**The input:**
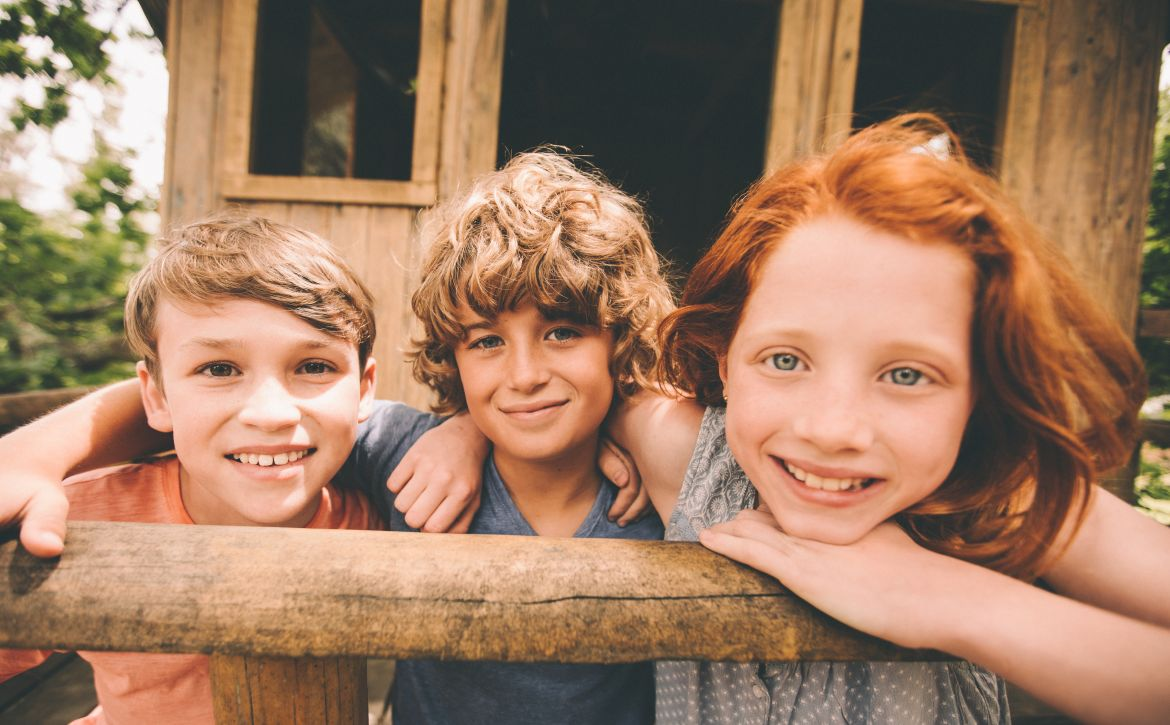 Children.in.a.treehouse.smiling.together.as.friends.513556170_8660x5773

...

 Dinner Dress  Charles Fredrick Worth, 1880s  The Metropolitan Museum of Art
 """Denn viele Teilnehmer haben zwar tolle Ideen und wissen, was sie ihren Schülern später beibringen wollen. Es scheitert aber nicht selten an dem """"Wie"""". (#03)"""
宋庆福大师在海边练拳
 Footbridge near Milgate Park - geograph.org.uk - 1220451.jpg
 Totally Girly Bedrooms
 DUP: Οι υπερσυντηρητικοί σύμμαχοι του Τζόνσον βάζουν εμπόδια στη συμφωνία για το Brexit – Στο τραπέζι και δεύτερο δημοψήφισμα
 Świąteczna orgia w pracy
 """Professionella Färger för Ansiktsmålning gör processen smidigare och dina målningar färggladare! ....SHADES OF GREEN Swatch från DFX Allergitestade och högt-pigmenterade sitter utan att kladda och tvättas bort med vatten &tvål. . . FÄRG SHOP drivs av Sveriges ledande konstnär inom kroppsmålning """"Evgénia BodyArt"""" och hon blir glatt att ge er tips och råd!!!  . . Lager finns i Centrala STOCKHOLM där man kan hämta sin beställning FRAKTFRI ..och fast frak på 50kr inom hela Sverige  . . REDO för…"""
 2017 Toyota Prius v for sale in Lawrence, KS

---

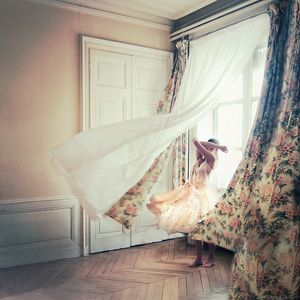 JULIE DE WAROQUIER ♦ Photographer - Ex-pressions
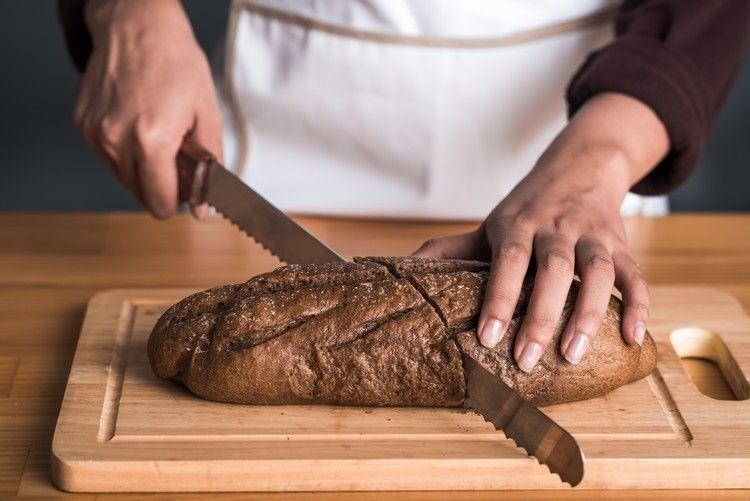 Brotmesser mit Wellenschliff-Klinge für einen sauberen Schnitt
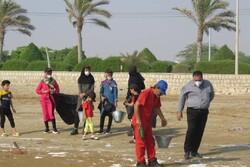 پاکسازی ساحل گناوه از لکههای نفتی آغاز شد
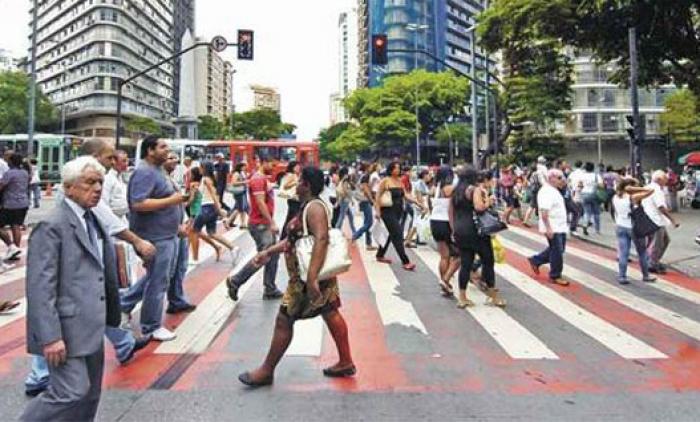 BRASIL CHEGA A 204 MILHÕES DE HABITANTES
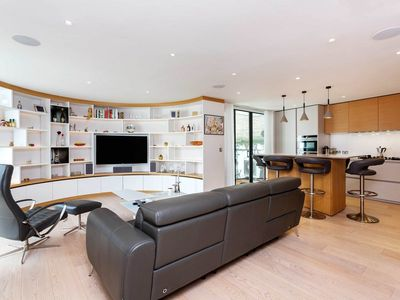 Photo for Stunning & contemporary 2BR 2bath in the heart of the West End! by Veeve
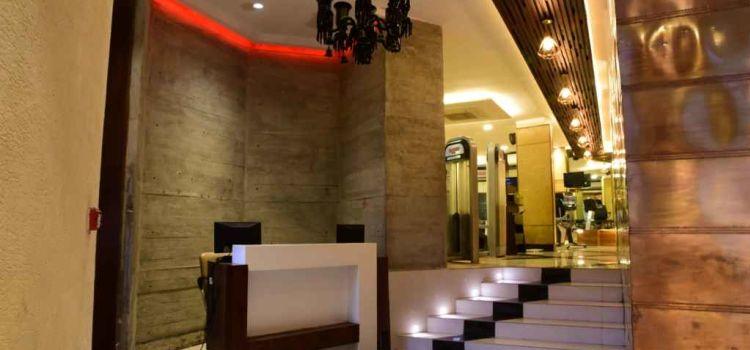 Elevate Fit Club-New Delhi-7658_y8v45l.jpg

**What you have to do:** Within the data above, the span starting at the line containing "DUP: Οι υπερσυντηρητικοί" and ending at the line containing "2017 Toyota Prius v for sale in Lawrence, KS" is to be retyped exactly, with no other lines.

**Response to the exercise:**
 DUP: Οι υπερσυντηρητικοί σύμμαχοι του Τζόνσον βάζουν εμπόδια στη συμφωνία για το Brexit – Στο τραπέζι και δεύτερο δημοψήφισμα
 Świąteczna orgia w pracy
 """Professionella Färger för Ansiktsmålning gör processen smidigare och dina målningar färggladare! ....SHADES OF GREEN Swatch från DFX Allergitestade och högt-pigmenterade sitter utan att kladda och tvättas bort med vatten &tvål. . . FÄRG SHOP drivs av Sveriges ledande konstnär inom kroppsmålning """"Evgénia BodyArt"""" och hon blir glatt att ge er tips och råd!!!  . . Lager finns i Centrala STOCKHOLM där man kan hämta sin beställning FRAKTFRI ..och fast frak på 50kr inom hela Sverige  . . REDO för…"""
 2017 Toyota Prius v for sale in Lawrence, KS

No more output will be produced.